→ PROMPT
Render the lines from the one containing "In the frame" through the one containing "[129,543] < [1226,594]", both included, as a numbered list, leaving out blank lines.

→ MATERIAL SUPPLIED
+===+

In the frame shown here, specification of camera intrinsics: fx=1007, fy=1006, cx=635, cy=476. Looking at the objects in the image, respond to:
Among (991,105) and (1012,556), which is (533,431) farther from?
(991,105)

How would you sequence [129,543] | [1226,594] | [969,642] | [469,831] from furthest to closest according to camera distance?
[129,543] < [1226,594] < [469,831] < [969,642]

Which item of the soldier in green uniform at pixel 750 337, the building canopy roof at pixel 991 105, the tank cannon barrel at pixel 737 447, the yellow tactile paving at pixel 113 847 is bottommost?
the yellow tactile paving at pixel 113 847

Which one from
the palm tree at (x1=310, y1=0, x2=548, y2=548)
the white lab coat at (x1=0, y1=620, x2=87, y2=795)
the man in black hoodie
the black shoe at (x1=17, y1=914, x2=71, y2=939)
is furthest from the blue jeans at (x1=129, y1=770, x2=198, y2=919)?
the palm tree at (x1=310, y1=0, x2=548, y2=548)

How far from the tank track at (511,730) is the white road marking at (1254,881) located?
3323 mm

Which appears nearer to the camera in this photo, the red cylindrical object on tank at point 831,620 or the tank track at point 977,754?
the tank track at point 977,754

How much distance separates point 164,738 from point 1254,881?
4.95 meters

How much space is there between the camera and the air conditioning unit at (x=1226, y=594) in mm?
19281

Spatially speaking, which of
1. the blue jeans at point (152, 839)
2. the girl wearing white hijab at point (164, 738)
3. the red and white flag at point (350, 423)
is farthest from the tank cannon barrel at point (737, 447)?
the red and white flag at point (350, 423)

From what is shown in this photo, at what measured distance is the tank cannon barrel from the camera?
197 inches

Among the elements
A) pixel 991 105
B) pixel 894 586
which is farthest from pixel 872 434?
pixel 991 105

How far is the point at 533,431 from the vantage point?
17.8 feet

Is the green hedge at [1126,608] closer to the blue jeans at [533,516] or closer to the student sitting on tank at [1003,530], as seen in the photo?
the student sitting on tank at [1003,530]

+===+

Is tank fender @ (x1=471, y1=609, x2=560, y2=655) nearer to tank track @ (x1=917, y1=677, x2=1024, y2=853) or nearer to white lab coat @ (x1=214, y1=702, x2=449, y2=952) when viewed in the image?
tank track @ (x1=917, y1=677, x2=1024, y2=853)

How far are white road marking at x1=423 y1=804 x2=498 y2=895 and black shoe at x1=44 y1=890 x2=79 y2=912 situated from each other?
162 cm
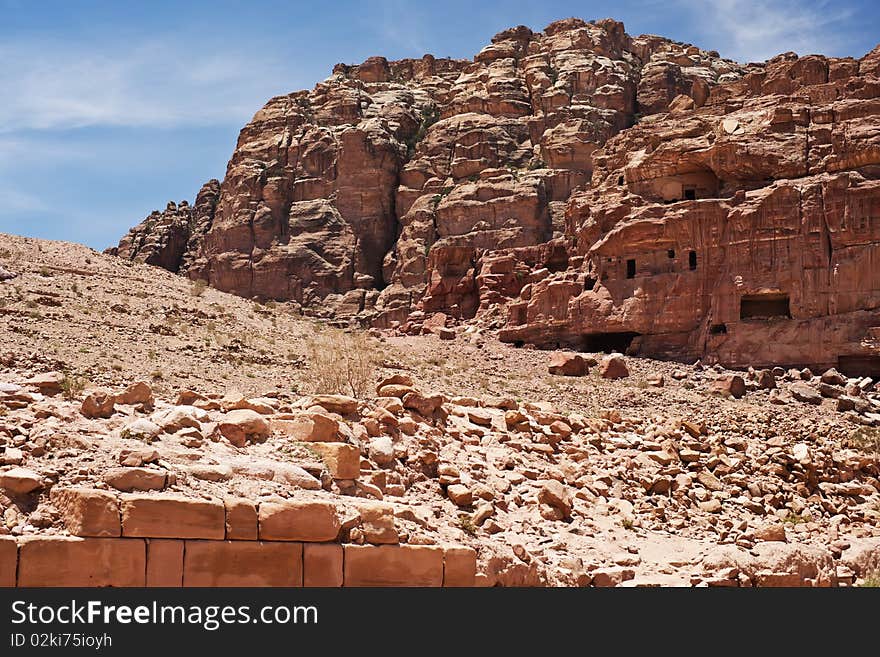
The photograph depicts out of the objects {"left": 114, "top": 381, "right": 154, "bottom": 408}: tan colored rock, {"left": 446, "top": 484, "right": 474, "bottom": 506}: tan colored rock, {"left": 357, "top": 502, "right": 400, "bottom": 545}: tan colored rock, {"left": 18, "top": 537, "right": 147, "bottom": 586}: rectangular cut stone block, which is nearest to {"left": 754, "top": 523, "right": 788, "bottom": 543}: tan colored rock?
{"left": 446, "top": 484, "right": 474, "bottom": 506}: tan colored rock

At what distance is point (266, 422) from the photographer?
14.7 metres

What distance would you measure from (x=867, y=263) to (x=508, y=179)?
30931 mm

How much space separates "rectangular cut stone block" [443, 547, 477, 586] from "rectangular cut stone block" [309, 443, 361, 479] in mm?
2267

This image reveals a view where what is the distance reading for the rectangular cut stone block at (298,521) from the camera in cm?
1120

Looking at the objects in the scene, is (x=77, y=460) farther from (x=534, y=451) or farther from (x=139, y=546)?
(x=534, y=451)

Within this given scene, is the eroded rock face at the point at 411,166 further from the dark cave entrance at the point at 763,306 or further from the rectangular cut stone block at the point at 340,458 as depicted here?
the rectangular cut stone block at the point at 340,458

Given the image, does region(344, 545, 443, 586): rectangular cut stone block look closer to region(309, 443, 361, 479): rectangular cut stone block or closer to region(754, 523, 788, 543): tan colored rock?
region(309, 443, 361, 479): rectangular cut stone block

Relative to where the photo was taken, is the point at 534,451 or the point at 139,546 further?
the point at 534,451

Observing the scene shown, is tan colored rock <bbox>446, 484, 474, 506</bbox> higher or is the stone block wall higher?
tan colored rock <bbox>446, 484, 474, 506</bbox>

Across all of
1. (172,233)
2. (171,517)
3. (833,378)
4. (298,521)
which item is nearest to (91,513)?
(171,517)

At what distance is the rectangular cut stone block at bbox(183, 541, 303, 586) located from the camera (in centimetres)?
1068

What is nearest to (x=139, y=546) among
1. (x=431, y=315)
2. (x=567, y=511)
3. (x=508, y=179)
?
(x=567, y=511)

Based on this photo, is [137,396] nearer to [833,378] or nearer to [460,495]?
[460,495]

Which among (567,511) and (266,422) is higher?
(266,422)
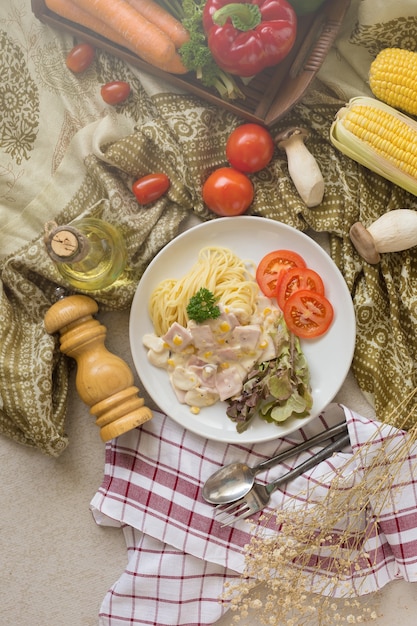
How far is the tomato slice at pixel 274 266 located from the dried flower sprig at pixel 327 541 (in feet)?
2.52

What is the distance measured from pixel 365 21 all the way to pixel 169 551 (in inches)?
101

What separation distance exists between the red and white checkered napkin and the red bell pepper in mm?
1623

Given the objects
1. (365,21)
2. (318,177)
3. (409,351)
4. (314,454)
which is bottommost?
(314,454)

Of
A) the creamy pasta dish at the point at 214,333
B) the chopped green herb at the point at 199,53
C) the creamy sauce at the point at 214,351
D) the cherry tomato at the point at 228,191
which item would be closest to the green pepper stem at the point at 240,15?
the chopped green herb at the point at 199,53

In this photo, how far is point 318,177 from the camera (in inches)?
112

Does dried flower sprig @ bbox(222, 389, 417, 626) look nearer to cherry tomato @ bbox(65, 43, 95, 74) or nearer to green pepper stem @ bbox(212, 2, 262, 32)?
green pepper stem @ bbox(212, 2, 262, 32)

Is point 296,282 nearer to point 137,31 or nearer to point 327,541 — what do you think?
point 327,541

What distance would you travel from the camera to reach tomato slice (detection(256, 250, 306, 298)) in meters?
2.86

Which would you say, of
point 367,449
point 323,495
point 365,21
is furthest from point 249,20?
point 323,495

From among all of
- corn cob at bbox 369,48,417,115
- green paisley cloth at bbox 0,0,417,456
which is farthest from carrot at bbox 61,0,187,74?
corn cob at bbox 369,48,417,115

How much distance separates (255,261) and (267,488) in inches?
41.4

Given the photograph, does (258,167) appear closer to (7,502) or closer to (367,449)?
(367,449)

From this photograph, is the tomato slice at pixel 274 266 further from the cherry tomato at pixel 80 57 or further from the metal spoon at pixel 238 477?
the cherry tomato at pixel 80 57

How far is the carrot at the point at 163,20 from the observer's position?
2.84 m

+===+

→ CORRECT ANSWER
1. In the frame shown here, specification of camera intrinsics: fx=1007, fy=1006, cx=635, cy=476. Looking at the objects in the image, respond to:
2. Among (991,105) and (1012,556), which is (533,431) farther from?
3. (991,105)
4. How would you sequence [129,543] | [1226,594] | [969,642] | [469,831] from furthest to closest according to camera distance?
5. [129,543] < [1226,594] < [469,831] < [969,642]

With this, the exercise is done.